- [Work instructions]
Give every line of the items below as a JSON list of strings, one string per line, leaving out blank lines.

- [Records provided]
(begin)

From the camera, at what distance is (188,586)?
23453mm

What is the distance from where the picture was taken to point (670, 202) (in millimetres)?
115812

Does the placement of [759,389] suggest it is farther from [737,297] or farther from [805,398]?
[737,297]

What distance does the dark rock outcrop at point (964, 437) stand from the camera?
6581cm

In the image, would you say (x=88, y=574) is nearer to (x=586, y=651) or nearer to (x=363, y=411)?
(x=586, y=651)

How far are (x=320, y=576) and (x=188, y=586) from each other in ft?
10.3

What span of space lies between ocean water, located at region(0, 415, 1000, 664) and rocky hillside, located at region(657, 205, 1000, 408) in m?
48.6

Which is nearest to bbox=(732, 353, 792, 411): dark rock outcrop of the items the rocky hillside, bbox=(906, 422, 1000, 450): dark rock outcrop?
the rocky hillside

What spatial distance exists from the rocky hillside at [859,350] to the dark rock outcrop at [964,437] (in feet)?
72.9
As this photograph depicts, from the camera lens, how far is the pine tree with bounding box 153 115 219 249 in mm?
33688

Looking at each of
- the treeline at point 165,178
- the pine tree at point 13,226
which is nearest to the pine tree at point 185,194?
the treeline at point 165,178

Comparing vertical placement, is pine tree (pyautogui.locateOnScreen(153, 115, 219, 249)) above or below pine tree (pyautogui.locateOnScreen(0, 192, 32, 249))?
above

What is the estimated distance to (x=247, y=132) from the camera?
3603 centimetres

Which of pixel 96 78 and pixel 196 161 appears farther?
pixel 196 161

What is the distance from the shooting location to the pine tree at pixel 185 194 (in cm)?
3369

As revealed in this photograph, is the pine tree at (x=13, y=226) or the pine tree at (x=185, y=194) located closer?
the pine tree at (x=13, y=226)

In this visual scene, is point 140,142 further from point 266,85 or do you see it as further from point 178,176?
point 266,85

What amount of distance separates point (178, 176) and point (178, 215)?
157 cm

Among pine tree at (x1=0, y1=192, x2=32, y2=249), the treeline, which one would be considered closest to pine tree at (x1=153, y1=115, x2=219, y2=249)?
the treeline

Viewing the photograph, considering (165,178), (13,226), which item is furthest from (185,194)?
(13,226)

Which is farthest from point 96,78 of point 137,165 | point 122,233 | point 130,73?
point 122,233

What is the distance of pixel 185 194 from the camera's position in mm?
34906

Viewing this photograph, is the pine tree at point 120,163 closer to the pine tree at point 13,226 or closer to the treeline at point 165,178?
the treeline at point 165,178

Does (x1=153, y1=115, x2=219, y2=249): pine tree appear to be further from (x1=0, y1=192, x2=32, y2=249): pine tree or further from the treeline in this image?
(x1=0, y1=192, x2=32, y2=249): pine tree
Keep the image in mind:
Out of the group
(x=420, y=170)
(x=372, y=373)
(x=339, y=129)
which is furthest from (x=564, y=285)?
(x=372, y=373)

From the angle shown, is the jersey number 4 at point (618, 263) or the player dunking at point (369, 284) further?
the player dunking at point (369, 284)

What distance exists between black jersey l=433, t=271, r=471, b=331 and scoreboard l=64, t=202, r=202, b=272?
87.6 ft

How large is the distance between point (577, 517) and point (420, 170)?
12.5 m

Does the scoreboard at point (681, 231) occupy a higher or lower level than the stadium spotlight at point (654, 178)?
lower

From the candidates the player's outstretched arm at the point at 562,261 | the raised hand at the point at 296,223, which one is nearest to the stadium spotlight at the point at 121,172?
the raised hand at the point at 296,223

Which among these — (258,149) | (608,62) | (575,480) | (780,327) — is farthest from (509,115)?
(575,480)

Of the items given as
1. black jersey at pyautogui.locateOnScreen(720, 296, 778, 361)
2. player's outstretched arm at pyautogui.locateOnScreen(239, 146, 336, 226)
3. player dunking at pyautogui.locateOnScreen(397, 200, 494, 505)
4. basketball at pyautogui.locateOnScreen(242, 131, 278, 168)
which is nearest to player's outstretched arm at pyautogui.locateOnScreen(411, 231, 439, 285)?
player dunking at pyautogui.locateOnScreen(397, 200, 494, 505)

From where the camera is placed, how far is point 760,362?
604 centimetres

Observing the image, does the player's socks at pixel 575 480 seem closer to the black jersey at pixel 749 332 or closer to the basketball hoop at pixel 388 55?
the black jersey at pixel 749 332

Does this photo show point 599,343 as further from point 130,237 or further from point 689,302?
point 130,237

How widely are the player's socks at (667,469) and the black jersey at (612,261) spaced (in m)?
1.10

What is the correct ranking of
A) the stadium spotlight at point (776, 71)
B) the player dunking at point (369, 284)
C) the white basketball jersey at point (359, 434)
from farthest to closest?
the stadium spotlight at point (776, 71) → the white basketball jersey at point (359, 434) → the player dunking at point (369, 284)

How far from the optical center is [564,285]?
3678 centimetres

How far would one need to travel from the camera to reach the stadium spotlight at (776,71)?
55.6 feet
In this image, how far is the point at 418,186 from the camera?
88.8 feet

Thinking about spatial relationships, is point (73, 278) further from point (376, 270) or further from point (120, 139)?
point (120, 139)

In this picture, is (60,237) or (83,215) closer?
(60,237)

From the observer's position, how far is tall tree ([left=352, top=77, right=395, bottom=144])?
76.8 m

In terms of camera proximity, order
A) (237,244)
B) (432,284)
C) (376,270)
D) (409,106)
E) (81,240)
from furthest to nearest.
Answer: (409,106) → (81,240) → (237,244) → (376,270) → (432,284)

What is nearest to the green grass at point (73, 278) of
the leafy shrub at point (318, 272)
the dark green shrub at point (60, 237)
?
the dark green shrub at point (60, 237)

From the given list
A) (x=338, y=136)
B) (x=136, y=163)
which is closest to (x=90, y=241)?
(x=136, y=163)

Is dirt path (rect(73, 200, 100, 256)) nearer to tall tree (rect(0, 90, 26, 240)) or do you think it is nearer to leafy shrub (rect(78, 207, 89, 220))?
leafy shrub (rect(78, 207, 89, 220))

(end)

- [Result of the task]
[
  "From the camera, at what distance is (188,586)?",
  "23453mm",
  "What is the distance from where the picture was taken to point (670, 202) (in millimetres)?",
  "115812",
  "Does the placement of [759,389] suggest it is farther from [737,297] or farther from [805,398]?",
  "[737,297]",
  "What distance does the dark rock outcrop at point (964, 437) stand from the camera?",
  "6581cm",
  "In the image, would you say (x=88, y=574) is nearer to (x=586, y=651) or nearer to (x=363, y=411)?",
  "(x=586, y=651)",
  "How far are (x=320, y=576) and (x=188, y=586) from each other in ft?",
  "10.3",
  "What span of space lies between ocean water, located at region(0, 415, 1000, 664) and rocky hillside, located at region(657, 205, 1000, 408) in m?",
  "48.6",
  "Which is nearest to bbox=(732, 353, 792, 411): dark rock outcrop of the items the rocky hillside, bbox=(906, 422, 1000, 450): dark rock outcrop?",
  "the rocky hillside",
  "What spatial distance exists from the rocky hillside at [859,350] to the dark rock outcrop at [964,437] (in feet)?",
  "72.9",
  "As this photograph depicts, from the camera lens, how far is the pine tree with bounding box 153 115 219 249 in mm?",
  "33688",
  "Looking at each of",
  "- the treeline at point 165,178",
  "- the pine tree at point 13,226",
  "which is nearest to the pine tree at point 185,194?",
  "the treeline at point 165,178",
  "Comparing vertical placement, is pine tree (pyautogui.locateOnScreen(153, 115, 219, 249)) above or below pine tree (pyautogui.locateOnScreen(0, 192, 32, 249))?",
  "above",
  "What is the estimated distance to (x=247, y=132) from the camera?",
  "3603 centimetres",
  "Which of pixel 96 78 and pixel 196 161 appears farther?",
  "pixel 196 161",
  "What is the distance from the shooting location to the pine tree at pixel 185 194 (in cm)?",
  "3369",
  "As revealed in this photograph, is the pine tree at (x=13, y=226) or the pine tree at (x=185, y=194) located closer?",
  "the pine tree at (x=13, y=226)",
  "In this visual scene, is point 140,142 further from point 266,85 or do you see it as further from point 178,176?",
  "point 266,85",
  "What amount of distance separates point (178, 176) and point (178, 215)?",
  "157 cm",
  "Among pine tree at (x1=0, y1=192, x2=32, y2=249), the treeline, which one would be considered closest to pine tree at (x1=153, y1=115, x2=219, y2=249)?",
  "the treeline",
  "Viewing the photograph, considering (165,178), (13,226), which item is furthest from (185,194)?",
  "(13,226)",
  "Which is farthest from point 96,78 of point 137,165 | point 122,233 | point 130,73?",
  "point 122,233",
  "What is the distance of pixel 185 194 from the camera's position in mm?",
  "34906",
  "Viewing this photograph, is the pine tree at point 120,163 closer to the pine tree at point 13,226 or closer to the treeline at point 165,178?",
  "the treeline at point 165,178",
  "Does (x1=153, y1=115, x2=219, y2=249): pine tree appear to be further from (x1=0, y1=192, x2=32, y2=249): pine tree or further from the treeline in this image?",
  "(x1=0, y1=192, x2=32, y2=249): pine tree",
  "Keep the image in mind:",
  "Out of the group",
  "(x=420, y=170)",
  "(x=372, y=373)",
  "(x=339, y=129)",
  "which is furthest from (x=564, y=285)?",
  "(x=372, y=373)",
  "From the angle shown, is the jersey number 4 at point (618, 263) or the player dunking at point (369, 284) further?",
  "the player dunking at point (369, 284)",
  "What distance exists between black jersey l=433, t=271, r=471, b=331 and scoreboard l=64, t=202, r=202, b=272?",
  "87.6 ft",
  "How large is the distance between point (577, 517) and point (420, 170)?",
  "12.5 m",
  "Does the scoreboard at point (681, 231) occupy a higher or lower level than the stadium spotlight at point (654, 178)?",
  "lower",
  "From the candidates the player's outstretched arm at the point at 562,261 | the raised hand at the point at 296,223, which one is nearest to the stadium spotlight at the point at 121,172?",
  "the raised hand at the point at 296,223",
  "Which among these — (258,149) | (608,62) | (575,480) | (780,327) — is farthest from (509,115)?",
  "(575,480)",
  "Of the items given as",
  "1. black jersey at pyautogui.locateOnScreen(720, 296, 778, 361)",
  "2. player's outstretched arm at pyautogui.locateOnScreen(239, 146, 336, 226)",
  "3. player dunking at pyautogui.locateOnScreen(397, 200, 494, 505)",
  "4. basketball at pyautogui.locateOnScreen(242, 131, 278, 168)",
  "which is nearest to player's outstretched arm at pyautogui.locateOnScreen(411, 231, 439, 285)?",
  "player dunking at pyautogui.locateOnScreen(397, 200, 494, 505)",
  "From where the camera is placed, how far is point 760,362?",
  "604 centimetres",
  "Observing the image, does the player's socks at pixel 575 480 seem closer to the black jersey at pixel 749 332 or closer to the basketball hoop at pixel 388 55?",
  "the black jersey at pixel 749 332",
  "Does this photo show point 599,343 as further from point 130,237 or further from point 689,302?",
  "point 130,237",
  "How widely are the player's socks at (667,469) and the black jersey at (612,261) spaced (in m)?",
  "1.10",
  "What is the correct ranking of",
  "A) the stadium spotlight at point (776, 71)",
  "B) the player dunking at point (369, 284)",
  "C) the white basketball jersey at point (359, 434)",
  "from farthest to closest?",
  "the stadium spotlight at point (776, 71) → the white basketball jersey at point (359, 434) → the player dunking at point (369, 284)",
  "How far from the optical center is [564,285]?",
  "3678 centimetres",
  "How far would one need to travel from the camera to reach the stadium spotlight at (776,71)?",
  "55.6 feet",
  "In this image, how far is the point at 418,186 from the camera?",
  "88.8 feet",
  "Thinking about spatial relationships, is point (73, 278) further from point (376, 270) or further from point (120, 139)?",
  "point (120, 139)",
  "In this picture, is (60,237) or (83,215) closer?",
  "(60,237)",
  "From the observer's position, how far is tall tree ([left=352, top=77, right=395, bottom=144])?",
  "76.8 m",
  "In terms of camera proximity, order",
  "A) (237,244)",
  "B) (432,284)",
  "C) (376,270)",
  "D) (409,106)",
  "E) (81,240)",
  "from furthest to nearest.",
  "Answer: (409,106) → (81,240) → (237,244) → (376,270) → (432,284)",
  "What is nearest to the green grass at point (73, 278) of",
  "the leafy shrub at point (318, 272)",
  "the dark green shrub at point (60, 237)",
  "?",
  "the dark green shrub at point (60, 237)",
  "From the given list",
  "A) (x=338, y=136)",
  "B) (x=136, y=163)",
  "which is closest to (x=90, y=241)?",
  "(x=136, y=163)",
  "Is dirt path (rect(73, 200, 100, 256)) nearer to tall tree (rect(0, 90, 26, 240)) or do you think it is nearer to leafy shrub (rect(78, 207, 89, 220))?",
  "leafy shrub (rect(78, 207, 89, 220))"
]